I would say the jury is WAY out on the legitimacy of the numbers.
We don’t know what caused the errors and unfortunately we didn’t have a chance to collaborate with them on a true run. A few months ago they added Phoenix in a preview, but it was a very poor implementation. They were testing JSON benchmarks through the :browser pipeline, complete with crsf token generation. They had a dev DB pool size of 10, where other frameworks were given of pool size of 100. And they also had heavy IO logging, where other frameworks did no logging. We sent a PR to address these issues, and I was hoping to see true results in the latest runs, but no preview was provided this time and we weren’t able to work with them on the errors. tldr; these results are not representative of the framework.

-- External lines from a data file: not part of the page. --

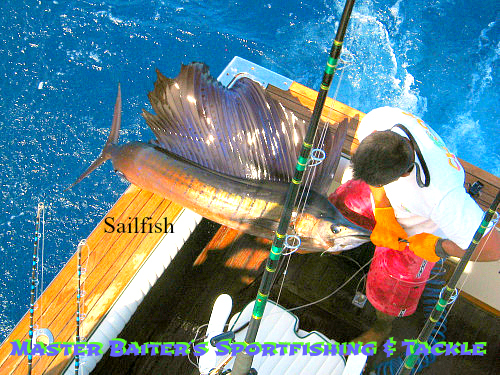 Sailfish are pretty much everywhere, but they´ll be picking up in numbers big-time in October. This one is a real beauty, love the coloring and it was released!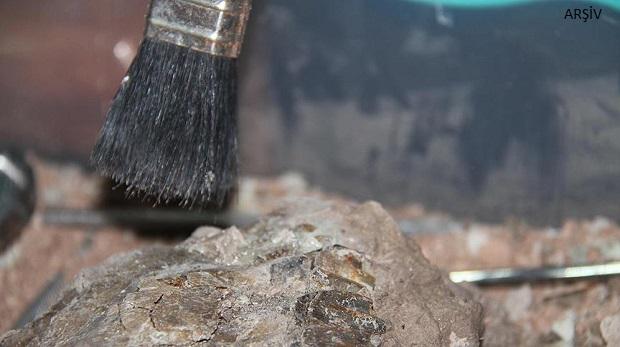 meyve fosili bulundu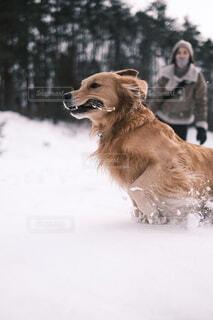 初めての雪遊びの写真・画像素材[4098472]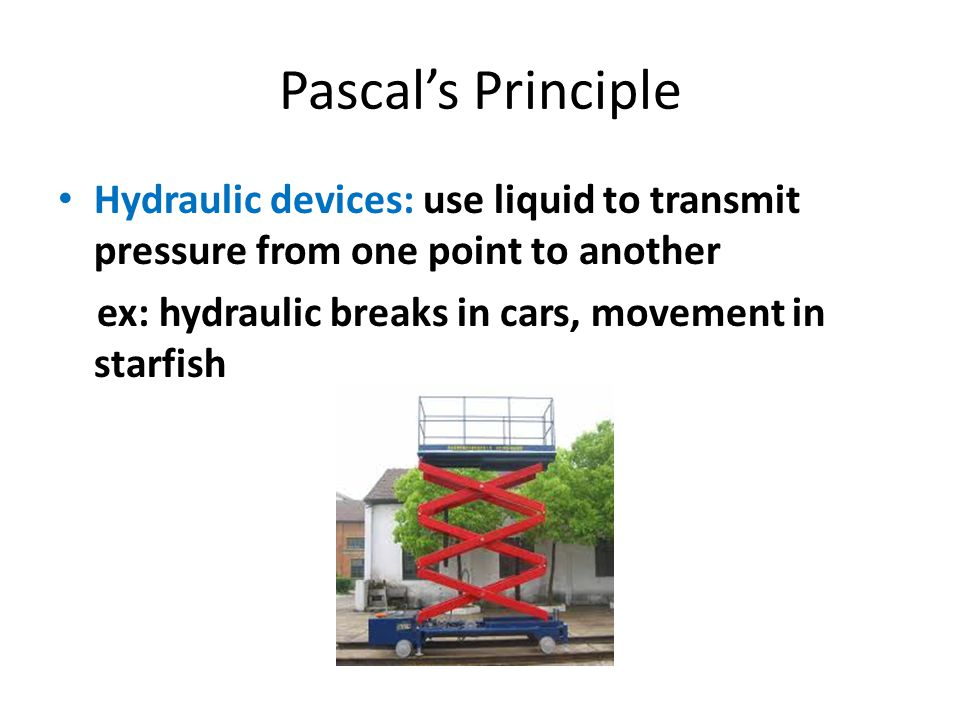 Pascal's Principle Hydraulic devices: use liquid to transmit pressure from one point to another ex: hydraulic breaks in cars, movement in starfish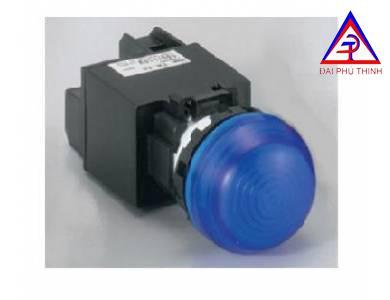 Đèn Led dạng vòm không biến thế Ø 22, 6V AC/DC YW1P-2EQ2 ( G, S, PW )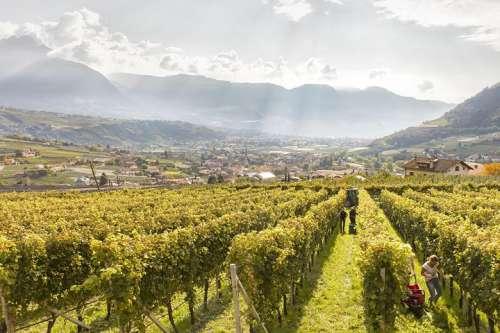 Traumhafter Ausblick über die Weinberge in Algund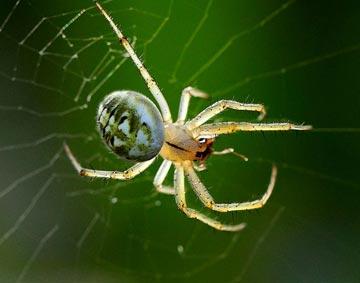 小蜘蛛的故事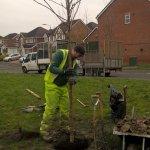 Tree planting….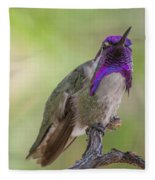 Hummingbird Male Costa Fleece Blanket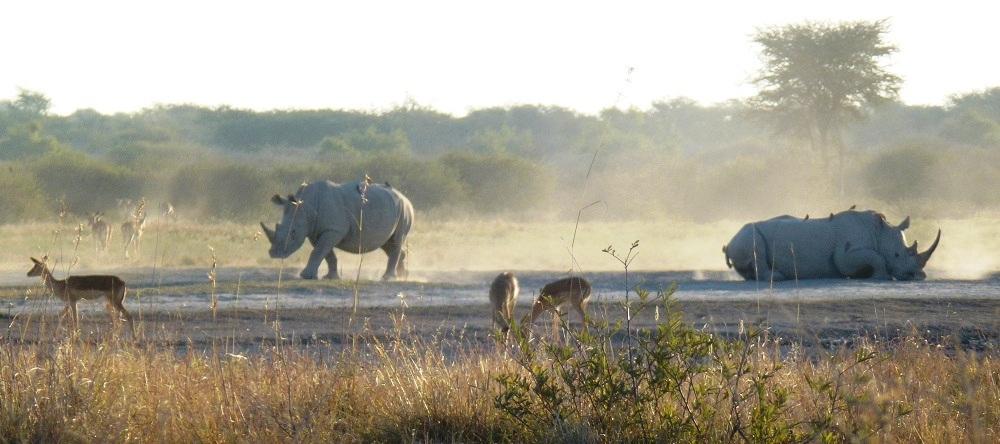 Botswana Khama Rhino Sanctuary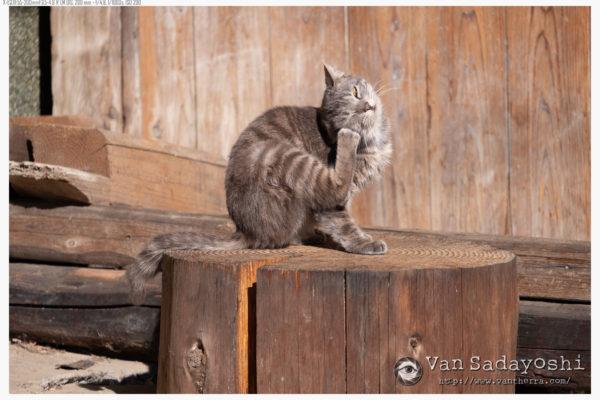 猫と廃墟と勉強会日程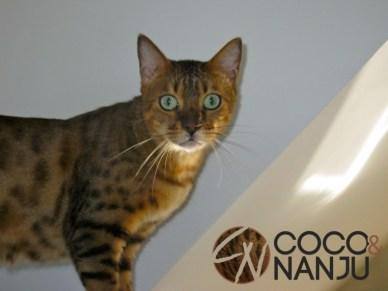 Katzenblog_Nanju_auf_Treppe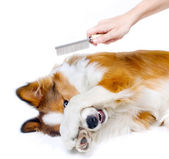 Funny dog showing fear of grooming — Stock Photo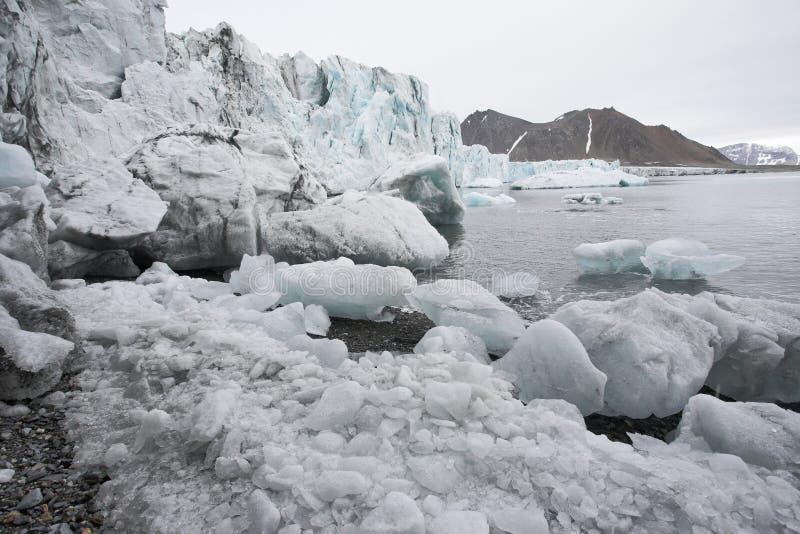 熔化的北极冰川 免版税库存照片
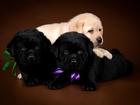 Изображение в Собаки и щенки Продажа собак, щенков Профессиональный питомник предлагает к продаже в Санкт-Петербурге 45000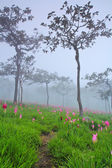 Ormanda çiçek açan vahşi siam laleler — Stok fotoğraf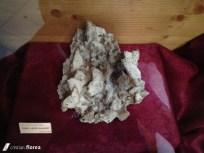muzeul de mineralogie 13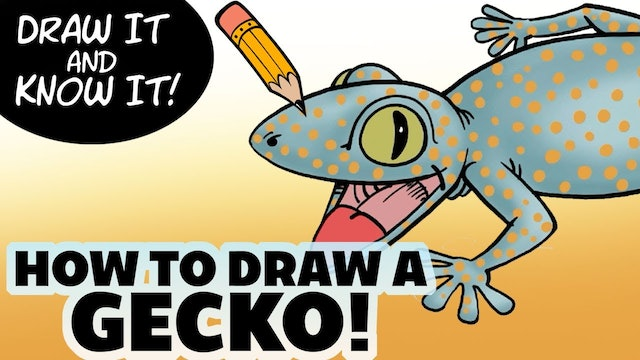 Draw It And Know It - How To Draw A Baby Gecko
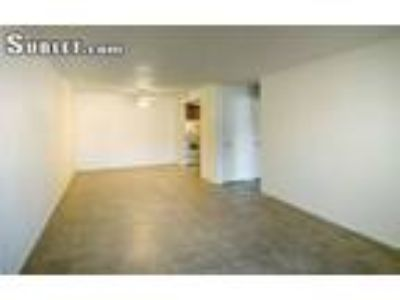$1000 One BR for rent in Hillsborough Tampa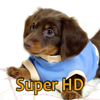 Puppies Adorable Wallpapers for new iPad - Great HD photo screen backgrounds of cool dogs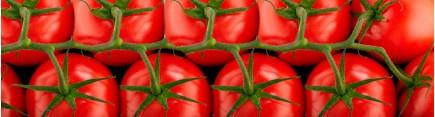 Скинали 'Свежие томаты на ветке'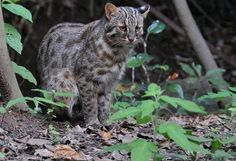 Tsushima Leopard Cat (Prionailurus bengalensis euptilurus)ツシマヤマネコ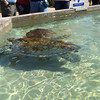 Turtle farm on Grand Cayman.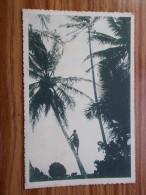 CAROLINES  A La Cueillette Des Noix De Coco  Années 20 - Micronesië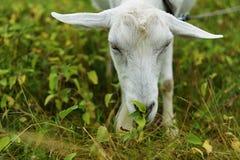 Табун утят бежать вдоль травы Стоковые Фотографии RF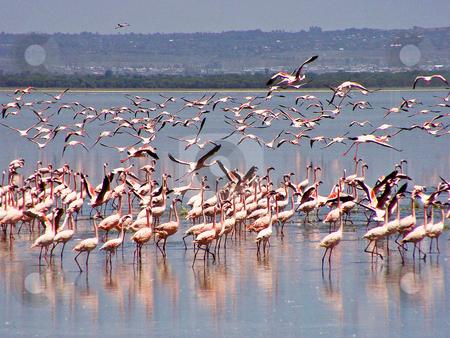 Flying flamingos stock photo, Flamingos flying or walking on the Lake Nakuru in Kenya by Emmanuel Keller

From my point of view there are so many things that are off with the way they do these tests and they even say themselves that results are not comparable unless you are an “expert”.
From a quick glance:
They use wrk which has the coordinated omission problem. So basically their test result can only be interpreted for closed system (i.e not something where there is no back-pressure from clients like the internet)
They report the best case result for each framework. I think worst case is more interesting if I am running something in production
For latency they use average latency for ranking. It is well known that averages are bad to use in this case. They could have used proper percentiles or if they don’t do any coordinated omission adjustment (which they don’t) they should use the max latency.
Tests run for way too short. 15 seconds. Max concurrency 256 for anything but plaintext. They say themselves that they didn’t see any difference running test for 60 seconds or 15 seconds. Well I am not surprised:) 60 seconds is way too short as well! Once memory buffers run full, garbage collection kicks in, database connections get stuck you will see other problems. I’ve had servers that looked like they were running OK which ground to a halt and complete stop after 30 minutes. I understand it is hard to run the tests for all these frameworks for such a long time but still.
Are their tests useless? If you are contemplating setting up an http server in a closed system then perhaps no. They might be valid if you interpret the data correctly. If you have the http servers on an open system such as the internet? No then they are not valid.
And they say (http://tiamat.tsotech.com/unfair-comparisons):
“The tests set what can be considered high-water marks for performance.” That is, any framework is unlikely to perform better than these tests. So at least that is one thing you can takeaway from the results.
If you look through the data tables and latency graphs phoenix actually does pretty well. For latency it has low “max” and standard deviation which is not completely off the walls.
If you look how it performs under the various concurrency settings it performs as expected with little variation. Some of the faster frameworks fluctuated over 100% between the various concurrency settings. That is not what I call “stable”
Finally for these tests erlang VM has a bottleneck which hopefully will be addressed in OTP20 with multi poll-set. Not that it will be the best but I have a feeling it will do much better.
There is a danger with these tests that something like phoenix comes out in a bad light. There are python/php/javascript frameworks that come out on top in the way the present the data. I know from experience that in real life they stand no chance if you need performance out of the box.
I hope people don’t look at this and outright discards any framework because of it, but I think that is the case.
Part of the trap that we fall into is that people tend to assume “benchmarks + developer time = all factors”. We’re as guilty of it as anybody by showing the comparisons for the Ruby crowd but there’s always somebody faster. We need to do a better job clearly communicating the non-benchmark related perks of Elixir/Phoenix to clearly differentiate it for the casual observer.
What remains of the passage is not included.